Small Business Startups 101
There are hundreds of facts to be considered when starting a new small business. Details such as choosing a name, choosing a location, choosing a bank, acquiring start-up capital and writing a good business plan are just a few. Very few individuals are competent to do this by themselves and almost everyone, including “old-pro” entrepreneurs, choose to retain an attorney and a CPA to help them through the maze.
An attorney is needed to help with the organizational documents. The first issue often addressed is choice of a business name. This is not as simple as it sounds. Many people think that calling the Oklahoma Secretary of State’s office and finding out if the name they have chosen is available in Oklahoma is sufficient. And, it may be. But, it may not. Every once in a while, an Oklahoma business gets a letter or a telephone call from a law firm in another state or country advising them to cease and desist from using their client’s trade-mark. When that does happen, embarrassment, damages and lawsuits aside, it is an incredibly expensive undertaking to change everything in the small business from signage to letterhead to business cards. So, from the attorney’s standpoint, the organizational process usually begins with a very thorough professional name search.
The next step is usually a choice of entity. The choice of entity is a mixed accounting and legal function. The prospective business owner needs to have a very good handle on his current financial situation and the projected financial situation of the new company. It usually requires a CPA to determine what business entity offers the best tax structure under the client’s particular circumstances. But, this decision cannot be made in a vacuum. Taxes are not the only consideration. Hundreds of other issues such as the type of business, the client’s business experience, education, the proposed ownership structure of the company and even things such as the proposed owner’s age, health and family situation must all be taken into consideration. These issues require an attorney’s advice.
The IRS describes the available business entities as follows:
Sole Proprietorships:
A sole proprietorship is an unincorporated business that is owned by one individual. It is the simplest form of business organization to start and maintain. The business has no existence apart from you, the owner. Its liabilities are your personal liabilities. You undertake the risks of the business for all assets owned, whether used in the business or personally owned. You include the income and expenses of the business on your own tax return.
Partnerships:
A partnership is the relationship existing between two or more persons who join to carry on a trade or business. Each person contributes money, property, labor, or skill, and expects to share in the profits and losses of the business.
Corporations:
In forming a corporation, prospective shareholders exchange money, property, or both, for the corporation's capital stock. A corporation generally takes the same deductions as a sole proprietorship to figure its taxable income. A corporation can also take special deductions. The profit of a corporation is taxed to the corporation when earned, and then is taxed to the shareholders when distributed as dividends. However, shareholders cannot deduct any loss of the corporation.
S Corporations:
An eligible domestic corporation can avoid double taxation (once to the shareholders and again to the corporation) by electing to be treated as an S corporation. Generally, an S corporation is exempt from federal income tax other than tax on certain capital gains and passive income. On their tax returns, the S corporation's shareholders include their share of the corporation's separately stated items of income, deduction, loss, and credit, and their share of non-separately stated income or loss.

[DIRECTIONS]: In the text on small business startups, what does the organizational process usually begin with from the attorney's standpoint?

[PROVIDED DATA]:
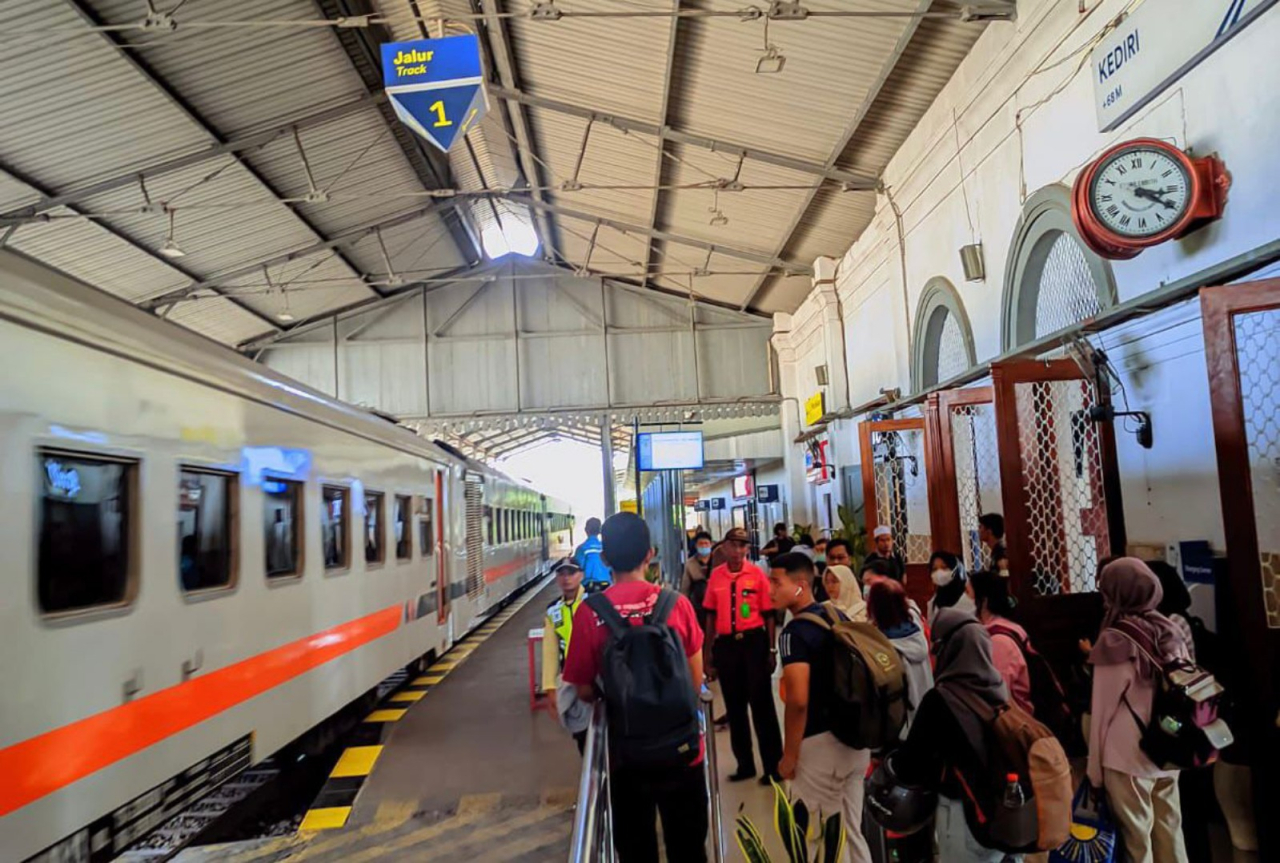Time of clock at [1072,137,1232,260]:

[ANSWER]: A very thorough professional name search.